Back to those HEAD requests. When a browser makes one, Apache dutifully relays it to Play. And FINALLY, here is the bug: Play was answering “ok, this page is 4,000 bytes long, and it last changed on 12/1/2014.” BUT IT WAS ALSO SENDING THE PAGE DATA, even though this was a HEAD request. This is a violation of the HTTP protocol! So after Apache read off the first part, it just stopped reading, which left all the other stuff waiting, unread, in the connection buffer.
But remember, because of keep-alive, that connection is still open. So the NEXT time that a browser asks for a page, Apache again dutifully relays it to Play over that connection, and then tries to read the response. But because it never read out the contents from the first request, all it sees is what now looks like a bunch of garbage!
From here on out things can go a bunch of different ways, depending on the specific garbage that is sent back. But it doesn’t really matter, the damage is done. Until that connection gets reset, every browser request that uses it ends up being wonked up.

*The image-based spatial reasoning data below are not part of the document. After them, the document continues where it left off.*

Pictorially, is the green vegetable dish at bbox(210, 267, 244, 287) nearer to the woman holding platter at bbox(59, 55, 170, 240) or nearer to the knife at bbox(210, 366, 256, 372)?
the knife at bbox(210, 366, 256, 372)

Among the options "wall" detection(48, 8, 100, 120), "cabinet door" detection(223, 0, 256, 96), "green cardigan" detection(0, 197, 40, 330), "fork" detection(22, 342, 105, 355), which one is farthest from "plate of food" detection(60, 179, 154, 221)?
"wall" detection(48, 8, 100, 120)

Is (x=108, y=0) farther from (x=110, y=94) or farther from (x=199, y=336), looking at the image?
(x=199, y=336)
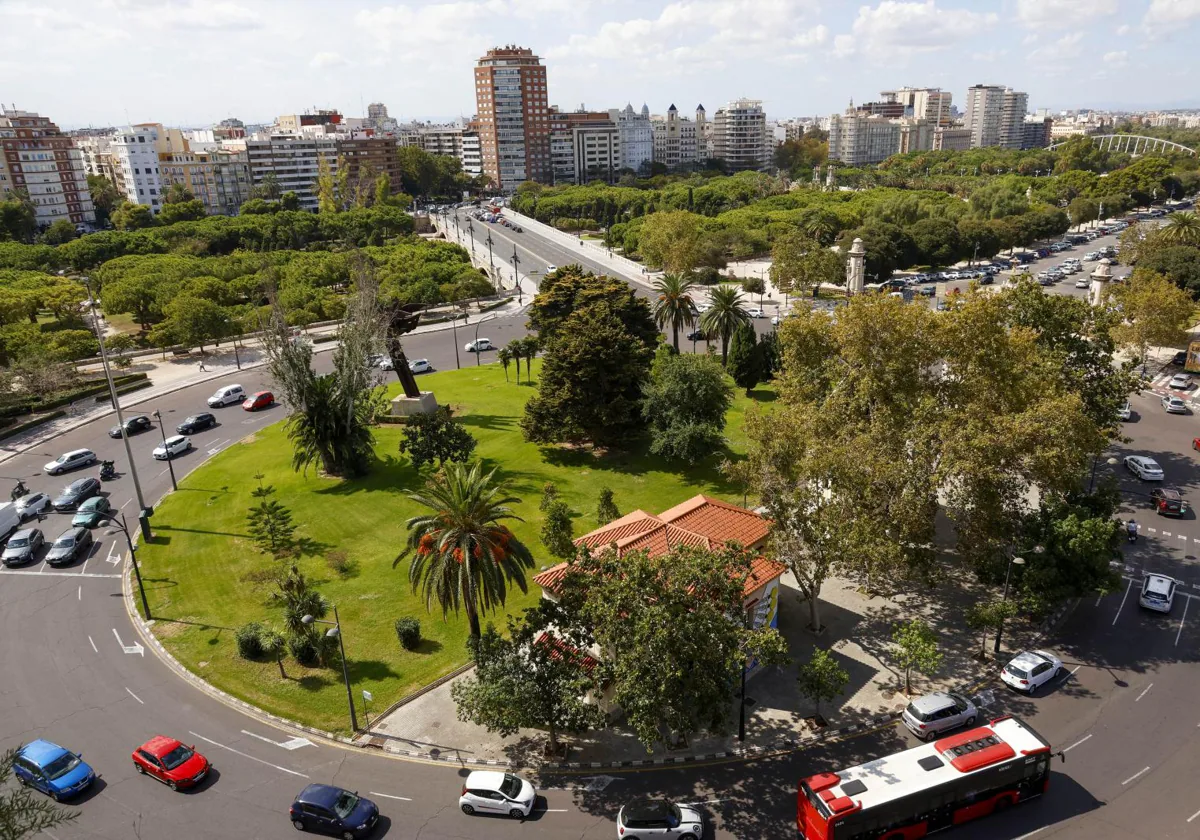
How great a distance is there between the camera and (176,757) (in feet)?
93.4

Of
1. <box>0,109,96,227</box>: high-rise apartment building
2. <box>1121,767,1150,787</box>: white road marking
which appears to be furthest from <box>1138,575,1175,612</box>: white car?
<box>0,109,96,227</box>: high-rise apartment building

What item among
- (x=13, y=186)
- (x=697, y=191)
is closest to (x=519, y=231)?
(x=697, y=191)

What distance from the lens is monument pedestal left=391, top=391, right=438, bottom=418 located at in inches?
2445

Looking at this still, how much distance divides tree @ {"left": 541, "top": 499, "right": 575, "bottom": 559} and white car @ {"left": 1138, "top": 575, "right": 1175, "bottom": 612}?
28.0m

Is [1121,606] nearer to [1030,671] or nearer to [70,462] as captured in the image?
[1030,671]

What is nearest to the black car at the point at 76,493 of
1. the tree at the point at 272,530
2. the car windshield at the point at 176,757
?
the tree at the point at 272,530

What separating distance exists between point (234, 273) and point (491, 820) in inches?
3911

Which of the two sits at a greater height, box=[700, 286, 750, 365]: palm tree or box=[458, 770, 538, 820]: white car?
box=[700, 286, 750, 365]: palm tree

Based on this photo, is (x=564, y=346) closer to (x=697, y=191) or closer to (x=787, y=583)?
(x=787, y=583)

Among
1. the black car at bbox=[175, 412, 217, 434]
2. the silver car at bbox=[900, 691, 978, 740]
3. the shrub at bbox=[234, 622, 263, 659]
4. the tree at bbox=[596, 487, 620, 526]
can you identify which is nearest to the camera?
the silver car at bbox=[900, 691, 978, 740]

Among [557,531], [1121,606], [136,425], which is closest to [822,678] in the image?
[557,531]

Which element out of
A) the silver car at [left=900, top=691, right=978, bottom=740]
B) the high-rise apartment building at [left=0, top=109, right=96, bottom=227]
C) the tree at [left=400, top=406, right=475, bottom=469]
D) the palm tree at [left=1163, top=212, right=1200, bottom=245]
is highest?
the high-rise apartment building at [left=0, top=109, right=96, bottom=227]

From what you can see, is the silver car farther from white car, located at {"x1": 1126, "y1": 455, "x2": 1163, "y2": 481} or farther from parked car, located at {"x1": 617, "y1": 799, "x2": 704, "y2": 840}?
white car, located at {"x1": 1126, "y1": 455, "x2": 1163, "y2": 481}

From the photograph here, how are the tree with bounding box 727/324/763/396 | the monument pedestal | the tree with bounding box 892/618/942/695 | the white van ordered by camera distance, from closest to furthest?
1. the tree with bounding box 892/618/942/695
2. the monument pedestal
3. the tree with bounding box 727/324/763/396
4. the white van
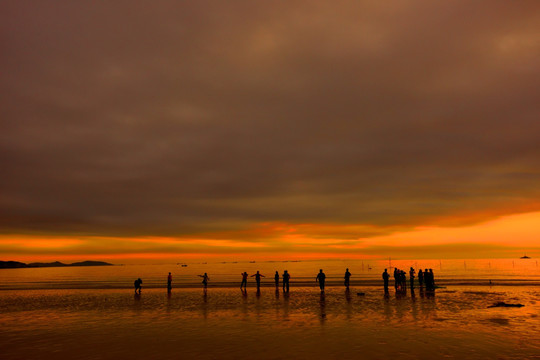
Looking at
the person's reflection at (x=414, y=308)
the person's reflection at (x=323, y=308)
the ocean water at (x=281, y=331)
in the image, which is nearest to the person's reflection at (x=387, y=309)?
the ocean water at (x=281, y=331)

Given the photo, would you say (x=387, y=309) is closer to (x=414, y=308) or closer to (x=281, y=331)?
(x=414, y=308)

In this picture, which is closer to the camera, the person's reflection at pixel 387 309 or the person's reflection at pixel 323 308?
the person's reflection at pixel 323 308

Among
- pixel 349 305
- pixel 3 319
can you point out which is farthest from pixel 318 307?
pixel 3 319

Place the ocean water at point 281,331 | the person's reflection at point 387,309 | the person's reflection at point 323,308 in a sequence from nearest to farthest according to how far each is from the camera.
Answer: the ocean water at point 281,331 < the person's reflection at point 323,308 < the person's reflection at point 387,309

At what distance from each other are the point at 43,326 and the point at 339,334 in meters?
15.4

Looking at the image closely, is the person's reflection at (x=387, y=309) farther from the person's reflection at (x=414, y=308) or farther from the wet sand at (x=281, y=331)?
the person's reflection at (x=414, y=308)

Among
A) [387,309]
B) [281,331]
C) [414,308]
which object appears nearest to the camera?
[281,331]

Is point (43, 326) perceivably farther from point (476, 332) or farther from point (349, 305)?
point (476, 332)

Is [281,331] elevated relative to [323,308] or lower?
elevated

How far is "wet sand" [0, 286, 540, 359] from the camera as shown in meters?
12.4

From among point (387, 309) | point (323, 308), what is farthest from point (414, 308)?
point (323, 308)

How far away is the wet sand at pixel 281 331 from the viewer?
1238 cm

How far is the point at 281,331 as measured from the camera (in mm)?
15727

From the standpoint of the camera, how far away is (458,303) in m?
24.2
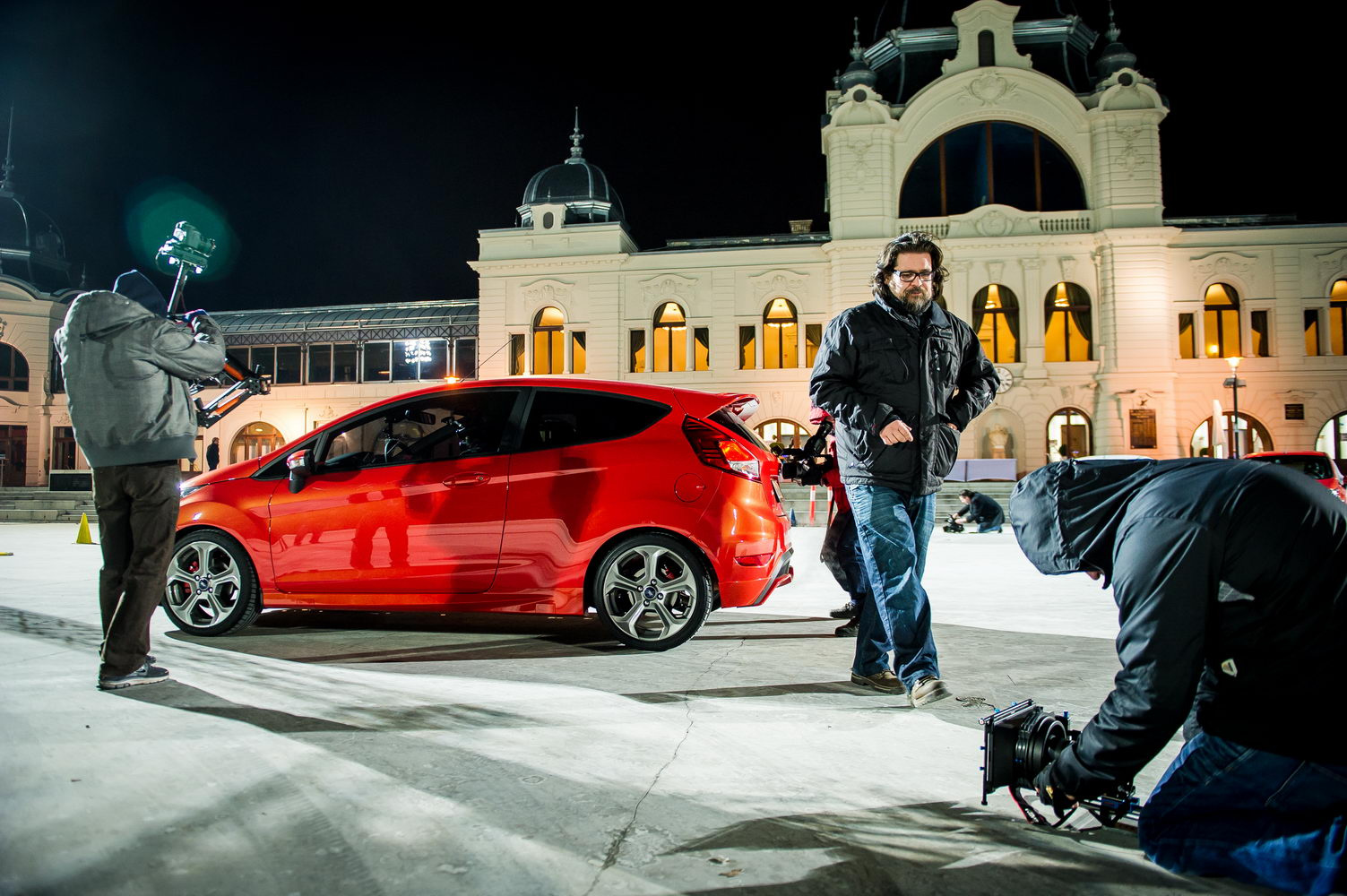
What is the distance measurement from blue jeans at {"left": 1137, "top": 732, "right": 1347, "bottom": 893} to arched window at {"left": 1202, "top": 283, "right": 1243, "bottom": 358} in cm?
3298

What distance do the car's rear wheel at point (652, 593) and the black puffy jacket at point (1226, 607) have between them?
10.8 feet

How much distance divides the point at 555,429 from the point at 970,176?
31.9 metres

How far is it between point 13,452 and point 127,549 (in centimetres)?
4506

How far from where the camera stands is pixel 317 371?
3891cm

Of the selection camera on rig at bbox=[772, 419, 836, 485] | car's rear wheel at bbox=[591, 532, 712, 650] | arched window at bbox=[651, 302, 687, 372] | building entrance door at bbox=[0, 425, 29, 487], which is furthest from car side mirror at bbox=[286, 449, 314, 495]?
building entrance door at bbox=[0, 425, 29, 487]

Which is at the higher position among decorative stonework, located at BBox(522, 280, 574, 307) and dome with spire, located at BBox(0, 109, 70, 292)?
dome with spire, located at BBox(0, 109, 70, 292)

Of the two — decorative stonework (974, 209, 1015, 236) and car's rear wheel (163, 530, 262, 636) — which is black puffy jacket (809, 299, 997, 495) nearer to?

And guess what? This bug has been sitting in our code since the site launched, long before I even started working at Adaptive. But it was never really exposed, because HEAD requests are generally pretty rare. As it turns out, our operations team had (ironically) just turned on a new monitoring tool that, quite legitimately, used HEAD as one of its ways to see if the site was working properly. So the bug had nothing to do with that code prop. It was classic Heisenberg.
DAMN, SON. That was a long way to go for a stupid little bug.
But there was a point, and it’s worth saying again: KEEP LOOKING. Look at the logs, again. Try running the same request, again. Look at source, again. Look at network traces, again. Look at the code, again. It is the only way to break some of these logjams. Eventually, you will pick out the pattern.
If you’re good at this — I will hire you in a millisecond. You’re gold.